Hi Sean and Community,
Some days ago I changed to the cons_tres plugin and also made AutoDetect=nvml work for gres.conf (attached at the end of the email), Node and partition definitions seem to be OK (attached at the end as well).
I believe the SLURM setup is just a few steps of being properly set up, currently I have two very basic scenarios that are giving me questions/problems, :
For 1) Running GPU jobs without containers:
I was expecting that when doing for example "srun -p gpu --gres=gpu:A100:1 nvidia-smi -L", the output would be just 1 GPU. However it is not the case.
➜ TUT03-GPU-single srun -p gpu --gres=gpu:A100:1 nvidia-smi -L
GPU 0: A100-SXM4-40GB (UUID: GPU-baa4736e-088f-77ce-0290-ba745327ca95)
GPU 1: A100-SXM4-40GB (UUID: GPU-d40a3b1b-006b-37de-8b72-669c59d14954)

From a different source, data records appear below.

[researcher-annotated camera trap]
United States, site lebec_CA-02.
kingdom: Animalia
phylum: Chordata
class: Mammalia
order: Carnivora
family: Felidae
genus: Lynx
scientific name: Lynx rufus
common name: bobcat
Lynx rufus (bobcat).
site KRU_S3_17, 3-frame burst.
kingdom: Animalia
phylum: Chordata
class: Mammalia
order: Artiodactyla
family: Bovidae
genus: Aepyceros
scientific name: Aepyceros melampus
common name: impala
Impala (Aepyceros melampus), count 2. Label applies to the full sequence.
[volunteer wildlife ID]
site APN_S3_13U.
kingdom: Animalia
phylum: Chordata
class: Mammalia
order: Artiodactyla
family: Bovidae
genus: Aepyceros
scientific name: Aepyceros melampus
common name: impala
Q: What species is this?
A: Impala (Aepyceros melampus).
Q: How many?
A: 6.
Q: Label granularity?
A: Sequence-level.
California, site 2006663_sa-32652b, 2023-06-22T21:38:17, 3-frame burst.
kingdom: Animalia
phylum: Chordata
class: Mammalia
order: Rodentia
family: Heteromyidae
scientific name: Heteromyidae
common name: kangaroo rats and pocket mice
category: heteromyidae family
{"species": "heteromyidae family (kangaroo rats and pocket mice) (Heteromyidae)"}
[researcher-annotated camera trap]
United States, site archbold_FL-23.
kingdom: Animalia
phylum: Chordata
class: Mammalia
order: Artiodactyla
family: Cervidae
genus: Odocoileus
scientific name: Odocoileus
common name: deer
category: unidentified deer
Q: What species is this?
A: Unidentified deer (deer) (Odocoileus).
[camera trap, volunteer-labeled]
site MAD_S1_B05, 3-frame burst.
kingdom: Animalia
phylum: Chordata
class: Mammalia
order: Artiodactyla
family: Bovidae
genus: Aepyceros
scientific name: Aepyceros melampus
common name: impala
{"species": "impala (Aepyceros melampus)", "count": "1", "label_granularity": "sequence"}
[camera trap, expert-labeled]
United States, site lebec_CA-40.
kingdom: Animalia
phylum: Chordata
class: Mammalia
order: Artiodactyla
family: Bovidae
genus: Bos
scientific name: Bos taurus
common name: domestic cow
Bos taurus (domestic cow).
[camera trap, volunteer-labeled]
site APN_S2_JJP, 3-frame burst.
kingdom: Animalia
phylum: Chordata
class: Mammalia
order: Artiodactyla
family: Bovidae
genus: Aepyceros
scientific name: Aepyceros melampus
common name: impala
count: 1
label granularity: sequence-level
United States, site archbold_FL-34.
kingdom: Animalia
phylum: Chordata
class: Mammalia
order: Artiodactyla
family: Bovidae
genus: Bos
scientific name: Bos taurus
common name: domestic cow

GPU 2: A100-SXM4-40GB (UUID: GPU-35a012ac-2b34-b68f-d922-24aa07af1be6)
GPU 3: A100-SXM4-40GB (UUID: GPU-b75a4bf8-123b-a8c0-dc75-7709626ead20)
GPU 4: A100-SXM4-40GB (UUID: GPU-9366ff9f-a20a-004e-36eb-8376655b1419)
GPU 5: A100-SXM4-40GB (UUID: GPU-75da7cd5-daf3-10fd-2c3f-56259c1dc777)
GPU 6: A100-SXM4-40GB (UUID: GPU-f999e415-54e5-9d7f-0c4b-1d4d98a1dbfc)
GPU 7: A100-SXM4-40GB (UUID: GPU-cce4a787-1b22-bed7-1e93-612906567a0e)
But still, when opening an interactive session It really provides 1 GPU.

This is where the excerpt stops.